Jeter also said that picking out long-term care insurance helps people bring up the conversation about what kind of care they want.
“It does answer a lot of questions ahead of time,” he said. “You have to talk about what you want, in terms of care, with your spouse or children when you are picking a policy.”
The long-term care insurance also takes some of the financial burden off of loved ones when the time comes to use it Jeter said.
“Then you have all or at least some of your care paid for,” he said. “When you can afford care that really helps, answering the emotional questions when the time comes.”
Kiehl said the best way for people to choose what type of care facility they want to be in is to go and look at them in person, while they are healthy enough to do so.
“There are so many websites out there that will rate nursing homes, but nothing beats walking in and visiting multiple facilities in your area,” he said. “Getting to talk to the residents and their families, to the administrators and staff. It helps get a real sense of where you want to go or where your family member should go.”
Jeter said he joins his clients on every step of the long-term care journey.
“I go with my clients as we meet with the resident coordinators of area nursing homes,” he said. “I go through the numbers with them. We start with questions and follow all the way through to the execution of the long-term care plan.”
Knox says that while the cost of care options, like an assisted living facility, may seem high, you need to keep one thing in mind.

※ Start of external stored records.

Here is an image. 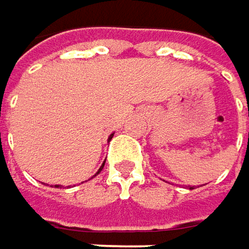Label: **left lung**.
<instances>
[{
	"mask_svg": "<svg viewBox=\"0 0 249 249\" xmlns=\"http://www.w3.org/2000/svg\"><path fill=\"white\" fill-rule=\"evenodd\" d=\"M190 190H193V187H190Z\"/></svg>",
	"mask_w": 249,
	"mask_h": 249,
	"instance_id": "1",
	"label": "left lung"
}]
</instances>
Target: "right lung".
Listing matches in <instances>:
<instances>
[{"instance_id":"add662e5","label":"right lung","mask_w":249,"mask_h":249,"mask_svg":"<svg viewBox=\"0 0 249 249\" xmlns=\"http://www.w3.org/2000/svg\"><path fill=\"white\" fill-rule=\"evenodd\" d=\"M112 137H113V134H110V137H109V140H112ZM103 166H105V163L102 164V167L99 169V171H102V169H103ZM99 171H98V173H99ZM56 187H58V186H56Z\"/></svg>"}]
</instances>
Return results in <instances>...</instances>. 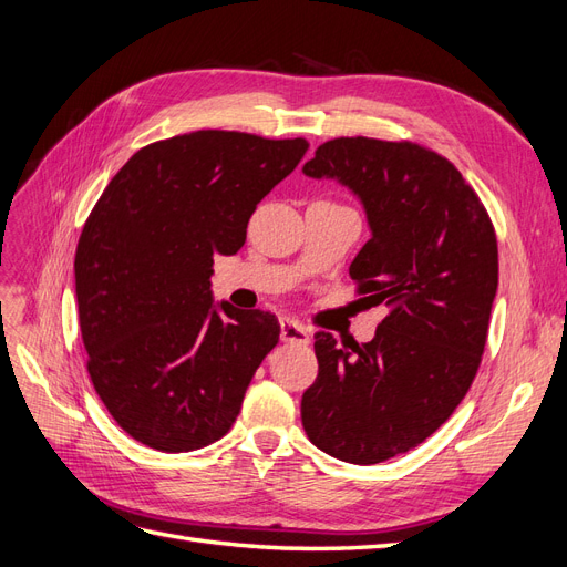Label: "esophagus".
Wrapping results in <instances>:
<instances>
[{"instance_id":"1","label":"esophagus","mask_w":567,"mask_h":567,"mask_svg":"<svg viewBox=\"0 0 567 567\" xmlns=\"http://www.w3.org/2000/svg\"><path fill=\"white\" fill-rule=\"evenodd\" d=\"M279 326H281V340L284 342H288V344H309L311 336H309V330L300 321L290 319V317H284L279 321Z\"/></svg>"}]
</instances>
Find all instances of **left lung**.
I'll return each instance as SVG.
<instances>
[{
    "label": "left lung",
    "mask_w": 567,
    "mask_h": 567,
    "mask_svg": "<svg viewBox=\"0 0 567 567\" xmlns=\"http://www.w3.org/2000/svg\"><path fill=\"white\" fill-rule=\"evenodd\" d=\"M302 173L363 204L370 239L349 275L386 309L365 344L315 336L302 426L319 451L378 464L432 436L470 392L497 292L495 229L462 173L415 143L336 138Z\"/></svg>",
    "instance_id": "8db88e82"
}]
</instances>
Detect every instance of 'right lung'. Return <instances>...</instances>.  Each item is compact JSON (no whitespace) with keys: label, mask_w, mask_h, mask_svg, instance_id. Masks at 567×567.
I'll list each match as a JSON object with an SVG mask.
<instances>
[{"label":"right lung","mask_w":567,"mask_h":567,"mask_svg":"<svg viewBox=\"0 0 567 567\" xmlns=\"http://www.w3.org/2000/svg\"><path fill=\"white\" fill-rule=\"evenodd\" d=\"M305 138L194 131L138 150L93 206L74 256L86 368L128 436L162 453L223 439L279 342L269 311L213 302V256H234Z\"/></svg>","instance_id":"right-lung-1"}]
</instances>
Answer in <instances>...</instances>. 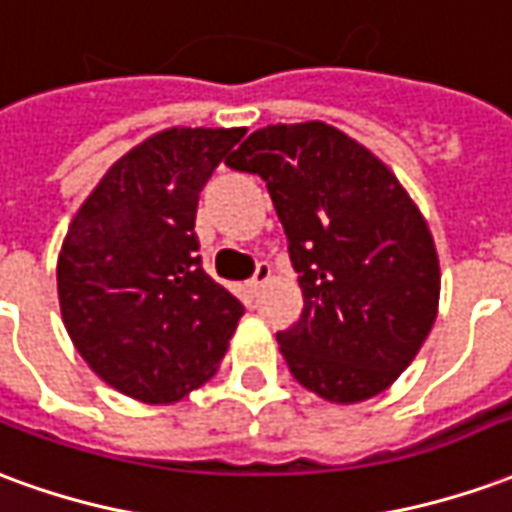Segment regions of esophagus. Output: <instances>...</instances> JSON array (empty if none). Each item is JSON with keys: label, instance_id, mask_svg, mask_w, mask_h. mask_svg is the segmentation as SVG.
I'll return each instance as SVG.
<instances>
[{"label": "esophagus", "instance_id": "34e87169", "mask_svg": "<svg viewBox=\"0 0 512 512\" xmlns=\"http://www.w3.org/2000/svg\"><path fill=\"white\" fill-rule=\"evenodd\" d=\"M268 279H271V266H268V263H260L255 271V277L246 282V288H249V293H260Z\"/></svg>", "mask_w": 512, "mask_h": 512}]
</instances>
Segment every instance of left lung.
Masks as SVG:
<instances>
[{"instance_id": "left-lung-1", "label": "left lung", "mask_w": 512, "mask_h": 512, "mask_svg": "<svg viewBox=\"0 0 512 512\" xmlns=\"http://www.w3.org/2000/svg\"><path fill=\"white\" fill-rule=\"evenodd\" d=\"M227 167L266 180L304 310L279 351L304 389L351 406L395 384L439 315L436 244L395 172L340 128H257Z\"/></svg>"}]
</instances>
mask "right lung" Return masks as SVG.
I'll use <instances>...</instances> for the list:
<instances>
[{
	"label": "right lung",
	"mask_w": 512,
	"mask_h": 512,
	"mask_svg": "<svg viewBox=\"0 0 512 512\" xmlns=\"http://www.w3.org/2000/svg\"><path fill=\"white\" fill-rule=\"evenodd\" d=\"M246 128L172 126L106 169L57 257L62 323L117 392L167 406L219 370L241 301L213 282L194 233L211 172Z\"/></svg>",
	"instance_id": "add662e5"
}]
</instances>
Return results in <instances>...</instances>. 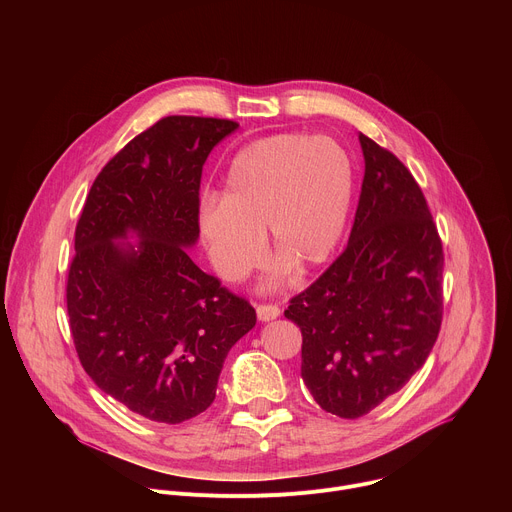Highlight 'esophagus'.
<instances>
[{
    "label": "esophagus",
    "instance_id": "esophagus-1",
    "mask_svg": "<svg viewBox=\"0 0 512 512\" xmlns=\"http://www.w3.org/2000/svg\"><path fill=\"white\" fill-rule=\"evenodd\" d=\"M279 314H281V310H279L277 306H273V304H261V306H257V318H259V322H271V320L279 318Z\"/></svg>",
    "mask_w": 512,
    "mask_h": 512
}]
</instances>
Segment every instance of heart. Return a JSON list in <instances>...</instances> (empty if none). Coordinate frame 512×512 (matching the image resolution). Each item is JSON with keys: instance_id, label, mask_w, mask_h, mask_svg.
<instances>
[{"instance_id": "obj_1", "label": "heart", "mask_w": 512, "mask_h": 512, "mask_svg": "<svg viewBox=\"0 0 512 512\" xmlns=\"http://www.w3.org/2000/svg\"><path fill=\"white\" fill-rule=\"evenodd\" d=\"M354 162L328 135L275 133L231 160L223 198L204 196L198 231L214 271L243 281L263 259L265 231L277 255L265 279L275 289L291 269L308 273L330 259L348 223Z\"/></svg>"}]
</instances>
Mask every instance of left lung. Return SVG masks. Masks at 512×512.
Wrapping results in <instances>:
<instances>
[{
	"label": "left lung",
	"instance_id": "8db88e82",
	"mask_svg": "<svg viewBox=\"0 0 512 512\" xmlns=\"http://www.w3.org/2000/svg\"><path fill=\"white\" fill-rule=\"evenodd\" d=\"M364 178L344 253L289 302L302 379L338 417L373 411L423 367L442 326L444 251L411 172L358 135Z\"/></svg>",
	"mask_w": 512,
	"mask_h": 512
}]
</instances>
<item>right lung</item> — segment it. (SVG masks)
<instances>
[{
	"label": "right lung",
	"mask_w": 512,
	"mask_h": 512,
	"mask_svg": "<svg viewBox=\"0 0 512 512\" xmlns=\"http://www.w3.org/2000/svg\"><path fill=\"white\" fill-rule=\"evenodd\" d=\"M239 123L172 115L133 137L91 186L66 283L93 383L133 413L182 423L216 397L229 350L257 322L188 255L202 166Z\"/></svg>",
	"instance_id": "obj_1"
}]
</instances>
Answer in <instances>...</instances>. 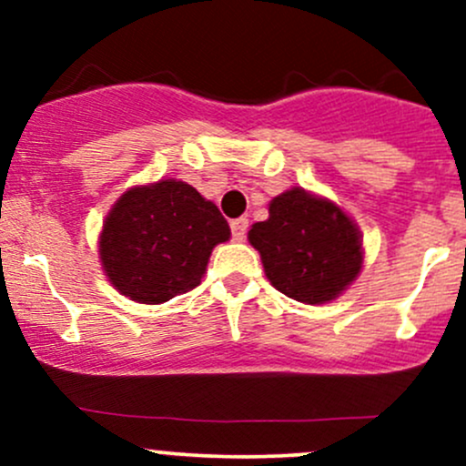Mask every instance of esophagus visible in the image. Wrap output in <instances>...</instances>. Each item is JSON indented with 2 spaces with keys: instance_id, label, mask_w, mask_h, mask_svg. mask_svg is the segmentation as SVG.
Instances as JSON below:
<instances>
[{
  "instance_id": "34e87169",
  "label": "esophagus",
  "mask_w": 466,
  "mask_h": 466,
  "mask_svg": "<svg viewBox=\"0 0 466 466\" xmlns=\"http://www.w3.org/2000/svg\"><path fill=\"white\" fill-rule=\"evenodd\" d=\"M229 228H232L234 241H243L248 232V218H234L232 223H229Z\"/></svg>"
}]
</instances>
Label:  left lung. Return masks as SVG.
<instances>
[{"label":"left lung","mask_w":466,"mask_h":466,"mask_svg":"<svg viewBox=\"0 0 466 466\" xmlns=\"http://www.w3.org/2000/svg\"><path fill=\"white\" fill-rule=\"evenodd\" d=\"M248 241L259 250L270 284L304 304L336 299L363 268L354 220L299 187L270 200L268 220L252 225Z\"/></svg>","instance_id":"obj_1"}]
</instances>
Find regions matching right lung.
<instances>
[{"label": "right lung", "instance_id": "1", "mask_svg": "<svg viewBox=\"0 0 466 466\" xmlns=\"http://www.w3.org/2000/svg\"><path fill=\"white\" fill-rule=\"evenodd\" d=\"M229 225L191 185L159 180L126 191L103 220L98 257L116 290L162 304L196 289Z\"/></svg>", "mask_w": 466, "mask_h": 466}]
</instances>
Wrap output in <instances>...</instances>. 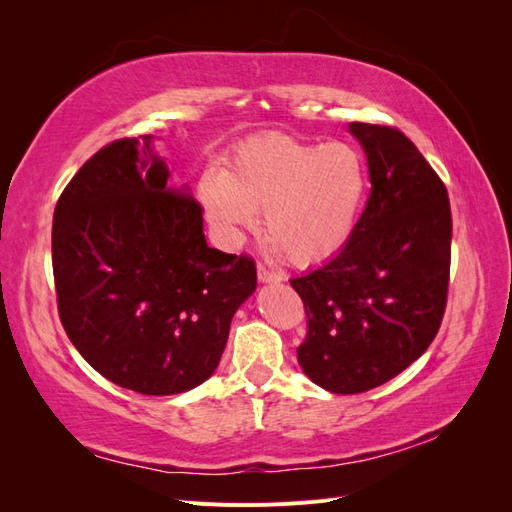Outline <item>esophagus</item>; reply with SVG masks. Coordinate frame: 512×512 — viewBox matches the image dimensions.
Wrapping results in <instances>:
<instances>
[{"instance_id":"1","label":"esophagus","mask_w":512,"mask_h":512,"mask_svg":"<svg viewBox=\"0 0 512 512\" xmlns=\"http://www.w3.org/2000/svg\"><path fill=\"white\" fill-rule=\"evenodd\" d=\"M258 280L262 282V284H277V282H282V275L277 273V271H271V269H267V267H258Z\"/></svg>"}]
</instances>
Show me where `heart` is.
I'll return each instance as SVG.
<instances>
[{
    "label": "heart",
    "instance_id": "heart-1",
    "mask_svg": "<svg viewBox=\"0 0 512 512\" xmlns=\"http://www.w3.org/2000/svg\"><path fill=\"white\" fill-rule=\"evenodd\" d=\"M369 194L363 153L348 143H303L284 134L252 138L226 170H209L198 198L220 235L237 243L265 211V232L297 267L344 250Z\"/></svg>",
    "mask_w": 512,
    "mask_h": 512
}]
</instances>
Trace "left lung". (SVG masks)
I'll return each mask as SVG.
<instances>
[{"mask_svg": "<svg viewBox=\"0 0 512 512\" xmlns=\"http://www.w3.org/2000/svg\"><path fill=\"white\" fill-rule=\"evenodd\" d=\"M371 192L352 239L290 280L307 314V378L337 395L389 382L438 335L451 275V203L436 170L391 126L350 123Z\"/></svg>", "mask_w": 512, "mask_h": 512, "instance_id": "obj_1", "label": "left lung"}]
</instances>
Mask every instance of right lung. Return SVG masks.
<instances>
[{"label": "right lung", "instance_id": "1", "mask_svg": "<svg viewBox=\"0 0 512 512\" xmlns=\"http://www.w3.org/2000/svg\"><path fill=\"white\" fill-rule=\"evenodd\" d=\"M53 275L74 348L143 395L203 384L256 290L254 260L207 245L203 207L168 183L149 134L102 147L61 192Z\"/></svg>", "mask_w": 512, "mask_h": 512}]
</instances>
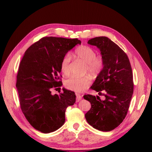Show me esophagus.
Wrapping results in <instances>:
<instances>
[{
    "mask_svg": "<svg viewBox=\"0 0 152 152\" xmlns=\"http://www.w3.org/2000/svg\"><path fill=\"white\" fill-rule=\"evenodd\" d=\"M76 102H79L82 99V96L79 94H76Z\"/></svg>",
    "mask_w": 152,
    "mask_h": 152,
    "instance_id": "esophagus-1",
    "label": "esophagus"
}]
</instances>
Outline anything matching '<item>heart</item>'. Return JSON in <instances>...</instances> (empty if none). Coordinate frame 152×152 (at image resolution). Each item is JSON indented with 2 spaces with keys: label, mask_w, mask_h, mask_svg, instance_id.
<instances>
[{
  "label": "heart",
  "mask_w": 152,
  "mask_h": 152,
  "mask_svg": "<svg viewBox=\"0 0 152 152\" xmlns=\"http://www.w3.org/2000/svg\"><path fill=\"white\" fill-rule=\"evenodd\" d=\"M96 52L92 48L81 46L75 50V56L86 64V72L91 76H96L100 72L103 67V61L101 57H96ZM71 55L67 53L62 59L61 70L65 75L70 73V62ZM91 80L88 76H71L65 81V86L75 92H80L87 88L91 85Z\"/></svg>",
  "instance_id": "heart-1"
}]
</instances>
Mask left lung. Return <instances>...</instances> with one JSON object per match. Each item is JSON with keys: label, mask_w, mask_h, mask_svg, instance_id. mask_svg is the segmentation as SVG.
<instances>
[{"label": "left lung", "mask_w": 152, "mask_h": 152, "mask_svg": "<svg viewBox=\"0 0 152 152\" xmlns=\"http://www.w3.org/2000/svg\"><path fill=\"white\" fill-rule=\"evenodd\" d=\"M88 44L98 48L103 61L102 70L90 88L105 99L85 95L83 98L91 104L85 118L95 129L111 131L123 122L127 113L134 90L131 66L126 53L108 37L91 39Z\"/></svg>", "instance_id": "obj_1"}]
</instances>
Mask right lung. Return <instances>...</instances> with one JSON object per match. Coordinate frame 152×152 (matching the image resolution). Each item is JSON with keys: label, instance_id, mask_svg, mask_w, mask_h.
Wrapping results in <instances>:
<instances>
[{"label": "right lung", "instance_id": "right-lung-1", "mask_svg": "<svg viewBox=\"0 0 152 152\" xmlns=\"http://www.w3.org/2000/svg\"><path fill=\"white\" fill-rule=\"evenodd\" d=\"M77 39L45 37L30 46L20 62L16 86L26 119L42 133L61 127L66 121V108L76 102L75 92L63 88V93L51 94L53 87L61 86L58 81L62 59L77 45Z\"/></svg>", "mask_w": 152, "mask_h": 152}]
</instances>
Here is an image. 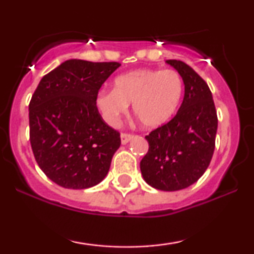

“In terms of cost, yes, you may be looking at one big number,” she said. “You do need to keep mind that the cost is consolidating all of your monthly expenses into just one expense.”
As for Wimer, she wants to give her mother the best care she personally can at home for as long as possible.
“I would like to care for my mother for as long as I can before she has to necessarily go into a home,” she said. “Hopefully, that will be a little further out in the future. I’m hoping it is.”